Remember the last time you got angry when someone cut you off in traffic?

Did you tell yourself they were being rude and inconsiderate, maybe a selfish ass disrespecting you? Could you feel your heart beating faster, anger boiling up in your chest?

The data is you were cut off in traffic…the data carries no judgment or emotion. Your story, however, created the kind of experience you had with the data.

What if you attached a different story, a different meaning, to the event of being cut off in traffic? What if the meaning you gave being cut off was that the other driver was trying to get to the hospital as fast as possible because he was informed his child had been in a terrible accident?

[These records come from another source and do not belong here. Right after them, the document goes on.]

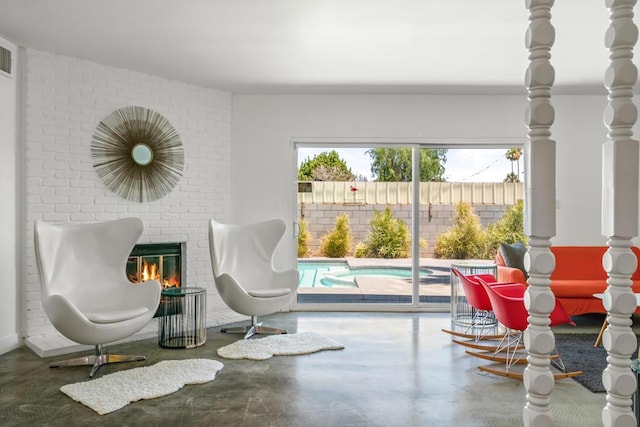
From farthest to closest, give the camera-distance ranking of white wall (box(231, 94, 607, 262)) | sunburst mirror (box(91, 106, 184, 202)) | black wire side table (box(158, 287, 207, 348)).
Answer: white wall (box(231, 94, 607, 262))
sunburst mirror (box(91, 106, 184, 202))
black wire side table (box(158, 287, 207, 348))

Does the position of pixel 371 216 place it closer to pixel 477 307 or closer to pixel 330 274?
pixel 330 274

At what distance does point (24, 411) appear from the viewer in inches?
123

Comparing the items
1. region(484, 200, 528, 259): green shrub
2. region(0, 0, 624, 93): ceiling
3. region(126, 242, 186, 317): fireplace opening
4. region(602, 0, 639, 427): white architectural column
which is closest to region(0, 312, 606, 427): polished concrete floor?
region(126, 242, 186, 317): fireplace opening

Does your heart race in your chest with this meaning? Is anger boiling up? Probably not.

Wait a minute, you say, I don’t know that story is true so why should I make it up?

My answer is that you don’t know if any story you tell yourself about the driver who cut you off is true, so why hold on to one that makes you angry or makes you suffer?

You are a powerful being. You have the ability to create meaning from any actions or any words that enter your universe.

Unfortunately, there seems to be a natural default for us to make up stories, or give meaning to events, that make us wrong, bad, inferior, or incompetent. Have you noticed?

Maybe you leave the house for work, saying good bye to your partner and there is no reply or response back. What story do you create?

Do you say, “I knew it. Our relationship sucks, and I’m sick of being ignored.”; or do you say, “My poor partner has so much on their mind. I hope they can have a good day.”?

Two different stories eliciting two very different emotions.

Of course the truth can only be known if you ask your partner why they didn’t say good bye to you, which is what I advocate as the best course of action.

The point remains, our stories create the life we experience.

These examples are rather minor and insignificant in the scope of a life. What is significant, what does matter, is the story you have created about who you are in relation to others and the world around you.

Who is the man in your story?

Is he competent, strong, intelligent, deserving of love, and deserving of great things in his life? I hope so!

And if he is not this man, if the man in your story is someone less-than, unimportant, or undeserving of love and goodness in his life, I challenge your story.

It is actually a bullshit story. I know this from listening to the stories of hundreds of men, and from years of living in my own bullshit story.

I can prove it to you by stripping away the story and getting to the raw data. Then, from the place of raw data, what is actually true about you in any event or situation can be seen. This is the beginning of a re-frame process.

It is what I often do with my clients in coaching. The process helps them transform the story of who they are, so it becomes a story that supports them to create and achieve all the things they want in life.

Maybe you find yourself in a story that you are too old to change careers, or that you are too young to compete with the old dogs. Maybe it is a story that you don’t deserve someone wonderful in a relationship, or maybe it’s a story that you will never have enough money. Whatever your story is, you have created it. You are responsible for it; and only you can change it. 

The great news is, you can change it! 

And changing it then changes what you can see, which then changes what you can do, which then changes what you can achieve and get out of life!

So, what story is holding you back, and more importantly, what are you going to do about it?